Grain Store Café, Killruddery, County Wicklow
Bordering counties Dublin and Wicklow, Killruddery House and Estate showcases sustainably managed bio-diversity and the many delicious experiences that can be created from it. Lord and Lady Anthony and Fionnuala Ardee oversee the estate, as their Brabazon ancestors have done since 1618. Besides extensive woodlands and 17th century formal gardens, their 800-acre estate boasts a working farm producing free-range eggs, pork and lamb, and a walled garden producing cut flowers, orchard fruits and all sorts of chemical-free vegetables, from Jerusalem artichokes to Crown Prince pumpkins, and rare herbs like anise hyssop, lemon verbena and Mexican marigold.
At the heart of all this action, food from the farm and garden takes centre stage in head chef Niall O’Sullivan’s seasonal menus, served in a heritage grain store turned stylish restaurant that is warmed by a grand wood stove and festooned with dried garden arrangements. “The produce available dictates the menus,” says O’Sullivan, himself a keen forager, “allowing us to be creative with our cooking but also keeping our menu really seasonal – making the most of what we have, when we have it.”
Killeavy Castle, County Armagh
Executive chef Darragh Dooley of Killeavy Castle Hotel grew up with an avid gardener father, so developing the kitchen garden at Killeavy Estate has been a sort of home-coming, with weeding and harvesting now natural elements of his chefs’ regular duties. All beef and lamb sold at Killeavy comes from their own Longhorn cattle and Cheviot sheep, whether at their farm shop, bar or fine-dining restaurant. A tasting menu might start with a savoury Victoria sponge with beetroot, caviar and capers, washed down with homemade kombucha of preserved summer berries and dandelion leaf, followed by cured Killeavy lamb cooked over charcoal and served Irish stew-style in lamb consommé with estate vegetables.
Besides winning them accolades and awards for their food and drink experience, Darragh says the benefits of their farm-to-fork philosophy include a “reduction in travel, freshness you can’t beat, and control over the produce, which we grow organically.” What they can’t produce themselves, they mostly source within 20 miles. “It also creates jobs and reduces our carbon footprint; the only footprint is our own going from the kitchen out to the fields.”
Ox restaurant, Belfast
Not every restaurant can have its very own kitchen garden, but that doesn’t stop Irish chefs from pushing the limits of what local seasonal food might mean. Fig leaf ice-cream, anyone?

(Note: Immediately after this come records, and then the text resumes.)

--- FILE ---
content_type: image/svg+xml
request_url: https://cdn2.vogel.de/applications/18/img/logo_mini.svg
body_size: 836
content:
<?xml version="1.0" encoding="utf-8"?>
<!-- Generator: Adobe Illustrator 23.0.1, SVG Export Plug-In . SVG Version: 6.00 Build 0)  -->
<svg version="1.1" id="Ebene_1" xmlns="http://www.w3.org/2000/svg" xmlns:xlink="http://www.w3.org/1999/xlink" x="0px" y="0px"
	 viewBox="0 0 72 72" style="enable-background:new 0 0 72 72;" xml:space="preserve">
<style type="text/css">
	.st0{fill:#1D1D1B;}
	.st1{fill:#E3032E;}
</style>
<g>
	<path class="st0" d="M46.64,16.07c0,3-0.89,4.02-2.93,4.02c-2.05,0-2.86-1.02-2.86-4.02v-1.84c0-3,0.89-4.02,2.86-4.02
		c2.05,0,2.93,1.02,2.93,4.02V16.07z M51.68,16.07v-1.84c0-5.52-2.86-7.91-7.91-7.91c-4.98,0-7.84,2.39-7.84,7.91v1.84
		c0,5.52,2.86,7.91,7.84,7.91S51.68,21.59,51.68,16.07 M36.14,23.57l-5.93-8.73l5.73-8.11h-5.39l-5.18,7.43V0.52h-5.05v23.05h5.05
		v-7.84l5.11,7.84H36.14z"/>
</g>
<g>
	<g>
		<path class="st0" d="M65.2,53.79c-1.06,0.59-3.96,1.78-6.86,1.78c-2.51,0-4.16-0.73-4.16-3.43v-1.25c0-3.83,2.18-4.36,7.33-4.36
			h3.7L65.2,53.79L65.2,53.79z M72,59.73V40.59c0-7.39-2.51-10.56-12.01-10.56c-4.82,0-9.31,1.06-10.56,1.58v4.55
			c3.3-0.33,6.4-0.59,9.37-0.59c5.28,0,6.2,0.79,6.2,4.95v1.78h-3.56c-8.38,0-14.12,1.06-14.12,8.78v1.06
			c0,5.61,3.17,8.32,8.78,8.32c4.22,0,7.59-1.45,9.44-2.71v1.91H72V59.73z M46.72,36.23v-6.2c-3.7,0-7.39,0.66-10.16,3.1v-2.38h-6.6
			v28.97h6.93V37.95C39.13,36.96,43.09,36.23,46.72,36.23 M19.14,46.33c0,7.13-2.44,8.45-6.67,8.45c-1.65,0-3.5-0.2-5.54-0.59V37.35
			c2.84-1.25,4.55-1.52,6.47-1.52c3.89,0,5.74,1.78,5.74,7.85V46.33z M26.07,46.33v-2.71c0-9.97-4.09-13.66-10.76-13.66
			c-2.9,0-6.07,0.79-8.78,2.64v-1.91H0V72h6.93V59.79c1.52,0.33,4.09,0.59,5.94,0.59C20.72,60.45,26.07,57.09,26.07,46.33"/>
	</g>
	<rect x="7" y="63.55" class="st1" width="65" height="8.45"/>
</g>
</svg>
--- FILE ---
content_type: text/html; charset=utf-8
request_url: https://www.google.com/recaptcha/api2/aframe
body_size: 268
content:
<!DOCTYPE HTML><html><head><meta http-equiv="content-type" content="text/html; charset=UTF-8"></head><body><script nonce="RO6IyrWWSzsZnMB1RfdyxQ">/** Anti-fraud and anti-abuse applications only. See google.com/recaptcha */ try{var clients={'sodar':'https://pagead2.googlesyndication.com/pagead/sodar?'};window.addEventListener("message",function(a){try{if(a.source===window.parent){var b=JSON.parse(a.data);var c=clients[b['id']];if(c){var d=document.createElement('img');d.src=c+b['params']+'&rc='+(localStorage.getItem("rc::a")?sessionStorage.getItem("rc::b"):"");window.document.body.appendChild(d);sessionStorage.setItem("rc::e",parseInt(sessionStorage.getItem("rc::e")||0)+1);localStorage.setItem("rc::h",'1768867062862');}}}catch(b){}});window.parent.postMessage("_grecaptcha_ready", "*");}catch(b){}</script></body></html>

At Belfast city’s Michelin-starred Ox, chef-proprietor Stevie Toman has developed close relationships with local suppliers such as the talented horticulturist Lady Dunleath, better known as Vibse to friends and co-members of her monthly Paradise Gardening Club (guests members welcome).
The paradise in question is the walled garden at the 1,300-acre demesne of Ballywater Park on the Ards Peninsula in County Down. The chefs at Ox regularly visit to take their seasonal pick of everything from courgettes (with flowers), to wild garlic and red-veined sorrel, plus nectarines and apricots, strawberries and rhubarb, and the fruit – and leaves – of a 200-year-old fig tree. “You name it, we grow it,” she says, “and he chooses what he wants when he can send chefs down. If they are too busy, we do a pick and I deliver in my electric car. Stevie has a million ideas for experimenting and is a joy to supply.”